Nice post. I dread the day when I leave Asia and can't pay fifty cents for a multi-course meal, with more flavors and seasonings than I have pounds, served on a 14" tall table and tiny plastic micro-stools.

Is it just China or do street vendors everywhere turn eggplant into one of the tastiest treats of all time?
posted by trinarian at 9:22 AM on April 10, 2007


A senior official of ITC said the prospective vendors would be selected from among the poor unemployed youth. Existing pushcarts would be used initially and later specially designed carts with the company's insignia would be deployed.

Oh man, this sounds bad at many levels. This is like Wal-Mart getting into the street vendor business. Many people in the slums are struggling to get by, and this comes along and rocks the boat.
posted by zek at 9:39 AM on April 10, 2007


Say hey hadjiboy, cool post. You're posting about my profession! YAYYY street vendors of the world! This May I will have been a street vendor for 21 years.

The street vendors of India are amazing. It always astounded me how people could make a living spreading out a small piece of cloth or a box and putting something on it but they did and do. Or a tiny stall selling a handful of bottles of soda, flower petals , kettle of tea or paan. I enjoyed the tea vendors expecially at the train stations with their huge, banged up, aluminum kettles of milky sweet chai and those charming disposable clay cups that one could throw out the window after and know it was biodegradable.

In 1976 my kid sister told me about an ad for a job being a hot dog vendor at a Sabrett hot dog stand. People were so nice while I was doing this humble job that I thought I'd try street vending again, 10 years later outside the Museum of Modern Art, here in NYC, this time selling African art.

There is an amazing political/legal activist, Robert Lederman, who has done a tremendous amount of work protecting street vendor rights in NYC. He has a Yahoo Group, NYC Street Artists (he's also an artist who sells his work on the street) discussing how to protect one's legal rights as a vendor.

My own, sorely neglected, packed with typos blog, NYCStreetVendor. It's been so long since I looked at the dang site I don't know how to log in any more. *sigh*. Ah well, time to leave for work. :)
posted by nickyskye at 9:58 AM on April 10, 2007


I love the way you construct your posts:)
posted by hadjiboy at 10:12 AM on April 10, 2007


I've been wanting to do, for AGES, a book of street vendor foods from around the world, heavy on the photos. This post reminded me & gave me the kick in the pants to get back on top of that! Thanks!
posted by bitter-girl.com at 10:15 AM on April 10, 2007


For NYC see the vendys, kinda the oscars for street food there.
posted by lalochezia at 10:15 AM on April 10, 2007


We used to visit Jingshan Park in Beijing when we were in town. We'd use the north gate, not the one by the Forbidden City. There were always twenty or thirty vendors set up on the sidewalk, selling all kinds of things. Every once in a while, there'd be a lot of excited chatter and most of them would pick up their stuff and hustle off. Then the cops would appear, checking for permits. Most of the vendors didn't have one, so they split. It was like a strong wind came up and blew them down the street.

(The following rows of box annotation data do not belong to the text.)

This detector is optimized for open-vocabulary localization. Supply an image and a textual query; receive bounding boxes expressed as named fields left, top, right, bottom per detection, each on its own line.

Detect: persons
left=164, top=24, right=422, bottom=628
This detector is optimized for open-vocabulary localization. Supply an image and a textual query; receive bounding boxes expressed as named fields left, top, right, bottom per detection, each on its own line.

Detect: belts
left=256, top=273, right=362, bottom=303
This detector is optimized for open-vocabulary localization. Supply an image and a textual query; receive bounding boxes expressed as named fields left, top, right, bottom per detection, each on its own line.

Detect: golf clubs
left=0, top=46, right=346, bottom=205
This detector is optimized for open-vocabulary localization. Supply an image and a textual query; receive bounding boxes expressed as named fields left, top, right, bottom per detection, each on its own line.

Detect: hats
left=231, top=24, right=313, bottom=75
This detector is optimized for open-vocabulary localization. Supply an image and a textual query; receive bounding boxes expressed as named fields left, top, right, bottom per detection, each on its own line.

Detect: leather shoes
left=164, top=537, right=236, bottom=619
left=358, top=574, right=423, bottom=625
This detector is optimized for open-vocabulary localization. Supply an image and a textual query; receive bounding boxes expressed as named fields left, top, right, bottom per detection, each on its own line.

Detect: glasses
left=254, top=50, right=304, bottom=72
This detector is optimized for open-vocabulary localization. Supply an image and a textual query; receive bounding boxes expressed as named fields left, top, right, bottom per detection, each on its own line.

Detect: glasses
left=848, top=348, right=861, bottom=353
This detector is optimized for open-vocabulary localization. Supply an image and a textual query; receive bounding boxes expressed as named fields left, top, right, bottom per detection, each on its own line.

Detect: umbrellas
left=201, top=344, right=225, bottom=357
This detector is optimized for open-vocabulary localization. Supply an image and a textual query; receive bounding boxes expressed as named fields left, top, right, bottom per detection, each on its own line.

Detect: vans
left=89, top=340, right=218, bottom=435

This guy doubtless had one, but he was in another part of town.
posted by Kirth Gerson at 10:56 AM on April 10, 2007


I translated a book on migrant business people in Beijing that included lots of good stories about running from the 城管 (city compliance officers). They've been on a kick to tidy it all away in the run-up to the Olympics and the place is much the worse for not being able to find someone to fix your bike as easily, or a salmonella snack.
posted by Abiezer at 11:20 AM on April 10, 2007


The second link made me so hungry for Indian food. There's a place right next door, may have to do some takeout tonight!
posted by autodidact at 11:50 AM on April 10, 2007


hadjiboy, thanks for the nice compliment.

Abiezer, that is fascinating,a) that you translated a book from Chinese to English. Way impressing. And b) how cool it's about outdoor vendors! Did you/do you live in Beijing? A "salmonella snack". Cripes. Had my unfair share of those in Morocco.

It's so interesting how outdoor vending, or performing, communities pop up. For example, in NYC, when the USA made an agreement with Senegal to put military installations on the beaches of West Africa, the deal was that some Senegalese could come to America as a trade. But the Senegalese who came here knew no English, only Woloff and West African French. The mostly young men/women who came over to try their hand here in the Land of Opportunity rarely had Western style education. So they started selling cheap umbrellas when it rained, then Rolex knock-offs, routinely being taken to jail for both. They worked so hard, many of them now are well-to-do, own houses in New Jersey, or created established businesses importing and exporting from and to Senegal. The Senegalese have been my vending gurus. They are awesome, so feisty in the face of so many obstacles and bitter NYC winters, in spite of their rich Equatorial blood, which has to make the deep cold practically unbearable for them.

In NYC there have been a number of vending/outdoor performer tides that have come and gone, like the Peruvian pan flute players, the Russian poster vendors and the Haitian painters. At the moment it's Chinese portrait painters and the Chinese guys/women who paint your name in pictures, on long piece of paper, usually setting up an ironing board for this endeavor. Or Chinese straw toy insect weavers.

Street life in NYC is an endlessly amazing.
posted by nickyskye at 3:00 AM on April 11, 2007


*ach, not an endlessly amazing, just plain endlessly amazing.
posted by nickyskye at 3:01 AM on April 11, 2007


Thanks nicky! I do like to show off about that at the slightest opportunity, and as you can imagine, with a book for a small academic publisher, the chances aren't many :D It was mostly focussed on migrant business networks, especially the clothing industry, rather than street stalls per se, but they did feature a lot in the backstory of how these communities established footholds in Beijing in the early days of economic reform.
I am still here in Beijing, and street life has definitely been sanitised noticeably even in the decade plus since I first came. Obviously, the salmonella snack joke pinted to the downside of unregulated street trading, but all in all, it's a poorer place for the loss of vibrancy and colour when these things go.
posted by Abiezer at 7:25 AM on April 11, 2007


Abiezer, oh wow that you're still in Beijing. Now curiosity prompted me to go to your site, Sinalog and check out your work. Can imagine you're seeing a lot of changes these days in Beijing, in the hutong street life especially. So how's the idling thing there these days? Did my share of idling in Northern India. I miss that. A lot.

Yes, it's interesting that the urbanisers don't realize that street life, street vendors included humanize cities, bring people closer, make things safer because there is a sense of community. And I think that a busy street life generates a kind of vitality which creates business, for everybody.
posted by nickyskye at 10:08 AM on April 11, 2007


Oh God, not me moribund blog! I blush for shame! I do like it here, but sometimes wish I'd studied an Indian language or two instead. Must have been an amazing place to live.
I live in one of the last low-rise bits of downtown, but it's rapidly becoming a hutong theme park, and of course foreigners like me moving in is only hastening the gentrification process.